Zu lesender Auszug =>
━━━━━━
Vertikalfraktur

von Ronald Wecker

Klinisch zeigte Zahn 16 keinen Hinweis auf eine Vertikalfraktur.

Im Einzelbild ist eine Aufhellung, beginnend auf der Höhe des mittleren Wurzeldrittels zu erkennen.

Nach Betrachtung des DVT wurde der Patientin empfohlen, sich implantologisch beraten zu lassen.

Um letzte Sicherheit für ihre Entscheidungsfindung zu erlangen, bat sie um eine klinische Inspektion unter dem Dentalmikroskop.

Nach Anlegen der Zugangskavität und Entfernung der Wurzelschraube wurde ein von der mesiobukkalen Wand der Zugangskavität bis zum palatinalen Kanaleingang verlaufender Haarriss deutlich.
━━━━━━
Datensätze =>
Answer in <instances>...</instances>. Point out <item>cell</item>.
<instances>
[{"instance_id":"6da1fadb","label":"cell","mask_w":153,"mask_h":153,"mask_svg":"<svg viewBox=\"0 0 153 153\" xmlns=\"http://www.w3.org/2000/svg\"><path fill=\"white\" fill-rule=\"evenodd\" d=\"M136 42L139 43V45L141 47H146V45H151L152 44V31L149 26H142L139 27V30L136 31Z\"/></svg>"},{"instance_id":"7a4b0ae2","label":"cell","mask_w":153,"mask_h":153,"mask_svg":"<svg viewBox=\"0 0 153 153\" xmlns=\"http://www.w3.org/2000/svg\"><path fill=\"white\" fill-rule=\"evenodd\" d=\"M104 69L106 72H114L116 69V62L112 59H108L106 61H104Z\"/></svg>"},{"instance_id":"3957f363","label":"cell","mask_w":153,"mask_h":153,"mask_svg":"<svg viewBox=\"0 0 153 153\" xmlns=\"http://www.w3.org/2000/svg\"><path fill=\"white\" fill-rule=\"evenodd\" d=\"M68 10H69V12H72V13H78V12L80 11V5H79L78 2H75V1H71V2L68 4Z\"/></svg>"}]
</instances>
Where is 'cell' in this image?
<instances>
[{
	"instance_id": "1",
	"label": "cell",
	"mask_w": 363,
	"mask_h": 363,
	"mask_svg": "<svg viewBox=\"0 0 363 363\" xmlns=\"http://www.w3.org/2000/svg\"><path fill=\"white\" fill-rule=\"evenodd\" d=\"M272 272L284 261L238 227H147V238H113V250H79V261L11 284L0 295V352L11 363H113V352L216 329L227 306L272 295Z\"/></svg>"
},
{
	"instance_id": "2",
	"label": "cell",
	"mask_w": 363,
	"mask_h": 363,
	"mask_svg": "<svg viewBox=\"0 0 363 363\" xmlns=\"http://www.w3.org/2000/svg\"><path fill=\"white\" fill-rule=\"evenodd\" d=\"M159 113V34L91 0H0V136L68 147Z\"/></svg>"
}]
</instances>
━━━━━━
Zu erledigende Aufgabe =>
Geben Sie aus dem Text zur Vertikalfraktur den Abschnitt wortgetreu aus, der mit den Worten „Um letzte Sicherheit“ einsetzt und mit „verlaufender Haarriss deutlich.“ schließt. Die Datensätze haben mit dem Text zur Vertikalfraktur nichts zu tun.

Ihre Lösung =>
Um letzte Sicherheit für ihre Entscheidungsfindung zu erlangen, bat sie um eine klinische Inspektion unter dem Dentalmikroskop.

Nach Anlegen der Zugangskavität und Entfernung der Wurzelschraube wurde ein von der mesiobukkalen Wand der Zugangskavität bis zum palatinalen Kanaleingang verlaufender Haarriss deutlich.